*Exercise requirements*.
From the excerpt on dam water intake patents, list each justification it gives for the two designs described, and note which publication number each belongs to.

*Excerpt*.
The patent document with publication number SU1671765 describes an intake system for surface water in hydraulic dams which, combined with a deep intake system, allows the water passing downstream of the dam to be surface water mixed with deep water. This document justifies the need to take water coming from both areas to prevent cavitation phenomena, as well as to use the pressure generated by the surface water. However, this document does not describe a system assuring the maintenance of the electric power in a hypothetical hydroelectric power station, nor does it explain the form of operation in the dam in relation to anchors of the system, assembly and disassembly thereof, etc.

The patent document with publication number US20070269268 describes a water intake system in dams, describing intake systems for surface water which, after the passage through the turbine or towards the downstream part of the dam, must end in an inlet opening in which an underground gate allows the entrance of water from deep areas. This design is justified to be able to control and regulate the percentage of surface water traversing the dam, as well as to always assure a minimum pressure in the water opening. Although this system considers the intake of surface water and the resolution of the environmental impact caused by the dams, it has the problem of requiring a system of gates to mix surface water with deep water. However, this document also does not describe a system assuring the maintenance of the electric power in a hypothetical hydroelectric power station, nor does it explain the form of operation in the dam in relation to anchors of the system, assembly and disassembly thereof, etc.

*Data rows*.
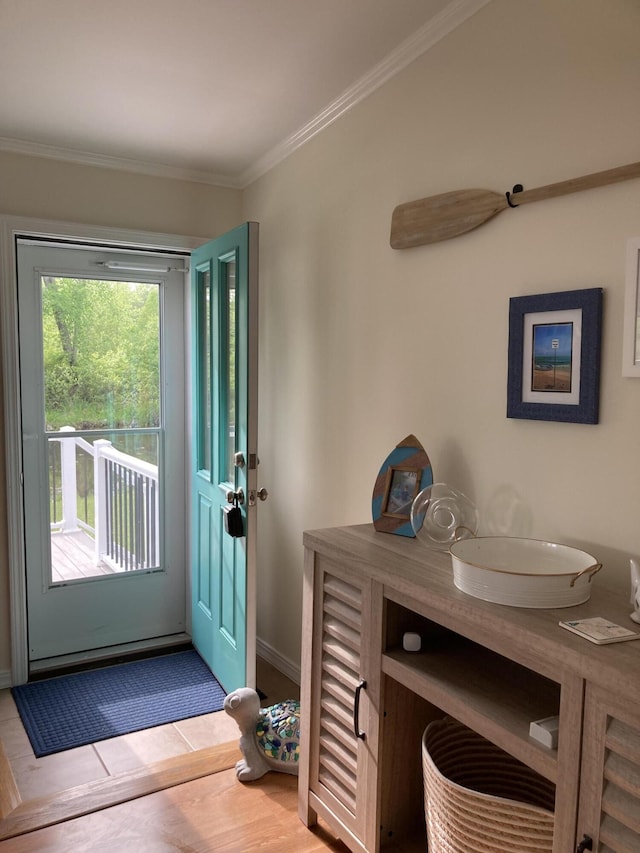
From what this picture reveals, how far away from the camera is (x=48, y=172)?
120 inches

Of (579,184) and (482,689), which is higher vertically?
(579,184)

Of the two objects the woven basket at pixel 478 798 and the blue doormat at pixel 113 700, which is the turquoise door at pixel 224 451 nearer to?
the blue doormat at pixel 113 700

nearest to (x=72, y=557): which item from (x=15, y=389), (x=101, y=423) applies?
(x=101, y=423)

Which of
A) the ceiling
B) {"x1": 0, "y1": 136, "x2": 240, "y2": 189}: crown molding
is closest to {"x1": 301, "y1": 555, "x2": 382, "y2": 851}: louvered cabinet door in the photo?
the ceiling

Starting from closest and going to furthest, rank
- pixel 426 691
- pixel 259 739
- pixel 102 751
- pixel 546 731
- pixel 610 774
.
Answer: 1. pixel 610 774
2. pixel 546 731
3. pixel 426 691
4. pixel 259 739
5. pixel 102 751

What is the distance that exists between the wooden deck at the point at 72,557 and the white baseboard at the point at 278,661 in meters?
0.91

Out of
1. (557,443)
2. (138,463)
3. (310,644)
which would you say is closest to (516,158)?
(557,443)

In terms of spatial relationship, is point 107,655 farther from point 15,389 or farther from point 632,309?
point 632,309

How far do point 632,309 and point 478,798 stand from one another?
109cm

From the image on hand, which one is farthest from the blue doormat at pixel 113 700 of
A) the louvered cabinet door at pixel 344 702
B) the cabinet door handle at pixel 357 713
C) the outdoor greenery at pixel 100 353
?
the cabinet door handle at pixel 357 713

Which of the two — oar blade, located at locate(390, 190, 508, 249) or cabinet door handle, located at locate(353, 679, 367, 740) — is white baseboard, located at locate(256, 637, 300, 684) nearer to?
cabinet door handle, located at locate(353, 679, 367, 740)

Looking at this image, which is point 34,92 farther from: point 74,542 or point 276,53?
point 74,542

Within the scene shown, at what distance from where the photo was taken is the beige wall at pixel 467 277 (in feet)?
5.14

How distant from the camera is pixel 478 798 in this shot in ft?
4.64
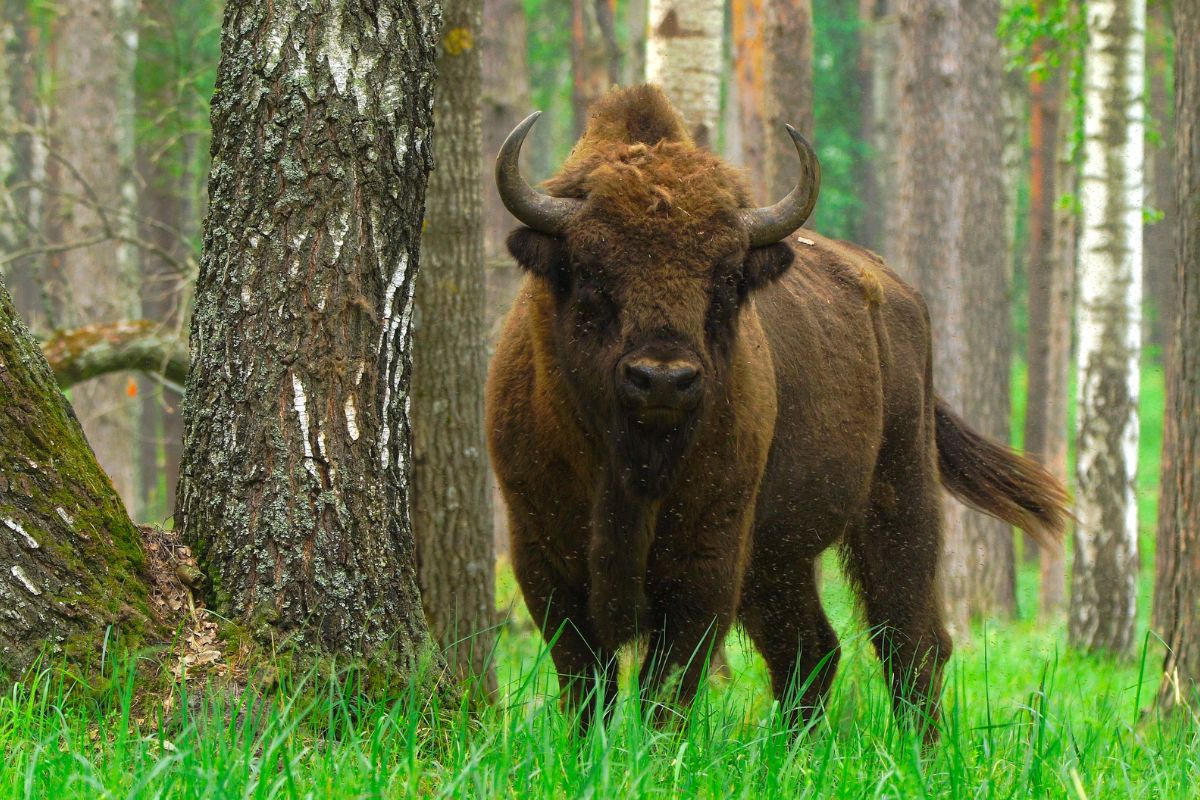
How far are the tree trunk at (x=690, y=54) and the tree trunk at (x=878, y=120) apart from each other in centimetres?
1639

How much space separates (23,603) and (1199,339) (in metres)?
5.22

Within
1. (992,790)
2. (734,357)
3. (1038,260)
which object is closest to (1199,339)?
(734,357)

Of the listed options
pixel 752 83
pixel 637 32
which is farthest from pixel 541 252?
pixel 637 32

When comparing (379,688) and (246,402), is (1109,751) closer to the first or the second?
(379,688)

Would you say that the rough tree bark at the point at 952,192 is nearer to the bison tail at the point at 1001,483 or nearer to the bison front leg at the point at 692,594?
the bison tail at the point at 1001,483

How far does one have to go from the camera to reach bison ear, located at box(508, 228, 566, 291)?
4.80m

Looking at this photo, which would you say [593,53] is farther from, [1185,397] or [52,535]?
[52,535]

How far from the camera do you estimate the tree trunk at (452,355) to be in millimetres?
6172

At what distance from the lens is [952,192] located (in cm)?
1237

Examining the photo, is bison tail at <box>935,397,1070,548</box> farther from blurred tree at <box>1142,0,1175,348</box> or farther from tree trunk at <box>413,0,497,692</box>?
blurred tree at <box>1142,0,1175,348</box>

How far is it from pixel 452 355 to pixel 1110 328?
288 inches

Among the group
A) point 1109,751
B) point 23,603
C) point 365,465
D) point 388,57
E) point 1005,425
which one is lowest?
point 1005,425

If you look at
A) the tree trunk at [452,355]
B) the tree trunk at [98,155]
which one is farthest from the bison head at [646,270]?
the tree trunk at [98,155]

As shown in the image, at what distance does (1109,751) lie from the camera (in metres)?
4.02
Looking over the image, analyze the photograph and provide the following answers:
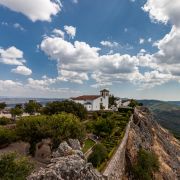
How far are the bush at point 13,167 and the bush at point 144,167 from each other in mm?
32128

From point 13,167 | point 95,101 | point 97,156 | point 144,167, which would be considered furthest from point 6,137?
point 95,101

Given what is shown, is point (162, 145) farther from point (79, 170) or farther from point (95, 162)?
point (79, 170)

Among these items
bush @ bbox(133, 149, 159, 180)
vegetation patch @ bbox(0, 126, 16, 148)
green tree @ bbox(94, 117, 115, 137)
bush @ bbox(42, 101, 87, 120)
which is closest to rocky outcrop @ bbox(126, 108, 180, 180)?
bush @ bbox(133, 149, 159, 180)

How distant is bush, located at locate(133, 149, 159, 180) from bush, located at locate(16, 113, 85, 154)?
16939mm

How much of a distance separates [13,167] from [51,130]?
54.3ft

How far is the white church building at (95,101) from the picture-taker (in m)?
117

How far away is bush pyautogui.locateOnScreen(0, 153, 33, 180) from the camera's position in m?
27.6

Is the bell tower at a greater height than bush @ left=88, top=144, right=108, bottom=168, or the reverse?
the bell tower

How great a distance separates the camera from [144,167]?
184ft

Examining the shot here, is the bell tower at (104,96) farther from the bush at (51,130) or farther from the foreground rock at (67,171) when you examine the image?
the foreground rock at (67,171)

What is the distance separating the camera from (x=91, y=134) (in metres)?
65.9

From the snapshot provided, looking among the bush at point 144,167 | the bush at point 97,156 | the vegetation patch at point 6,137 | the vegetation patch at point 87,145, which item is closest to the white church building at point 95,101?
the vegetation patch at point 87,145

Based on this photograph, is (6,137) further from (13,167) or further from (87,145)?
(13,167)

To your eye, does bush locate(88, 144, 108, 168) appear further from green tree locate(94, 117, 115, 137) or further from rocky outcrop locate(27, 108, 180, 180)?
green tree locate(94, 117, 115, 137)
* * *
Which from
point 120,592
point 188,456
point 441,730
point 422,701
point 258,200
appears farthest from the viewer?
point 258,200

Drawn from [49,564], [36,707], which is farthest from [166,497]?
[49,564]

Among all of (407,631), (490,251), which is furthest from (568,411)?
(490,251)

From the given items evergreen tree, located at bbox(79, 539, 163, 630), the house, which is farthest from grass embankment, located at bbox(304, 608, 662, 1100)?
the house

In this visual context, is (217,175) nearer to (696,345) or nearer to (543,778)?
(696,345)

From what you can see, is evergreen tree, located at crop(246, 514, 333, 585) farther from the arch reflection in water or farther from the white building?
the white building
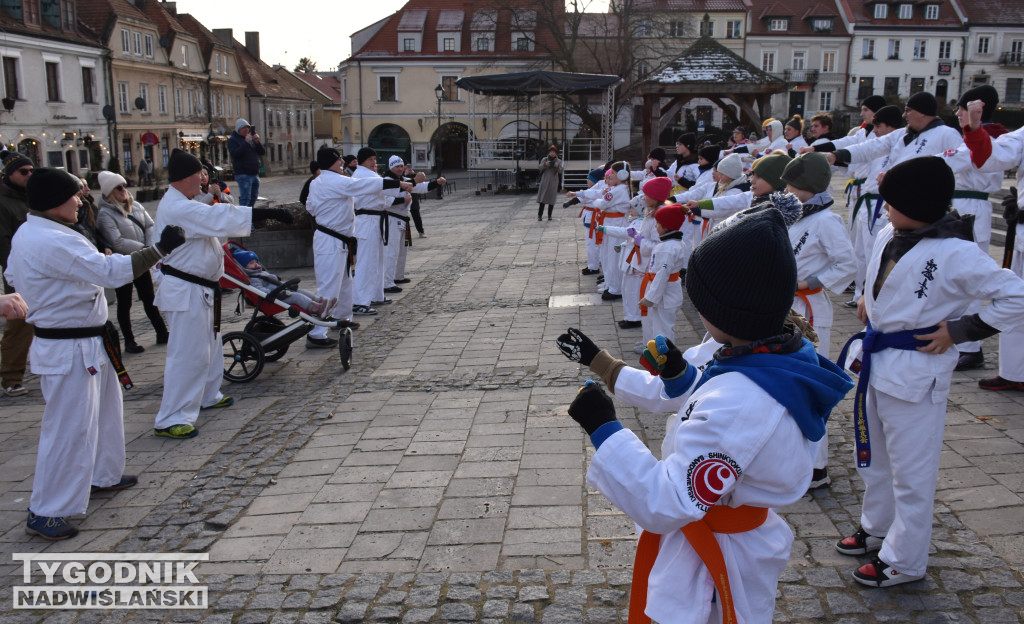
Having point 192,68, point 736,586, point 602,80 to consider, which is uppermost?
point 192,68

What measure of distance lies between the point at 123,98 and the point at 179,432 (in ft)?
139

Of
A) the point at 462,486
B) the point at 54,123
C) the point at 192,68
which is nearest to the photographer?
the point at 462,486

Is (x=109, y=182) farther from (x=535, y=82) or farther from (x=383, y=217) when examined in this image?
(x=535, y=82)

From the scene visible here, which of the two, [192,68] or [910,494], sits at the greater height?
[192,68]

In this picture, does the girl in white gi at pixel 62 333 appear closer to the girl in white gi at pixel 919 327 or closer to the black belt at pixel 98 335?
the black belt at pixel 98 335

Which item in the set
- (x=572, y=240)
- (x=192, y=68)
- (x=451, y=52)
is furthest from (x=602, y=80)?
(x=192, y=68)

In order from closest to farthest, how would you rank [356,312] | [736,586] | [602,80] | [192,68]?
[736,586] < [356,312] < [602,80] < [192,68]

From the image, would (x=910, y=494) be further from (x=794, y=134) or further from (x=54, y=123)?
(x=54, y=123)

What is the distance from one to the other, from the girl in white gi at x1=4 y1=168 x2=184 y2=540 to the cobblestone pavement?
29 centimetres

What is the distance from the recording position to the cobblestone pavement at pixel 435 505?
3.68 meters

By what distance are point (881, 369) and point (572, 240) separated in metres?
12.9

*Written answer*.
SU1671765:
- Preventing cavitation by taking water from both the surface and deep areas
- Using the pressure generated by the surface water

US20070269268:
- Controlling and regulating the percentage of surface water passing through the dam
- Always assuring a minimum pressure in the water opening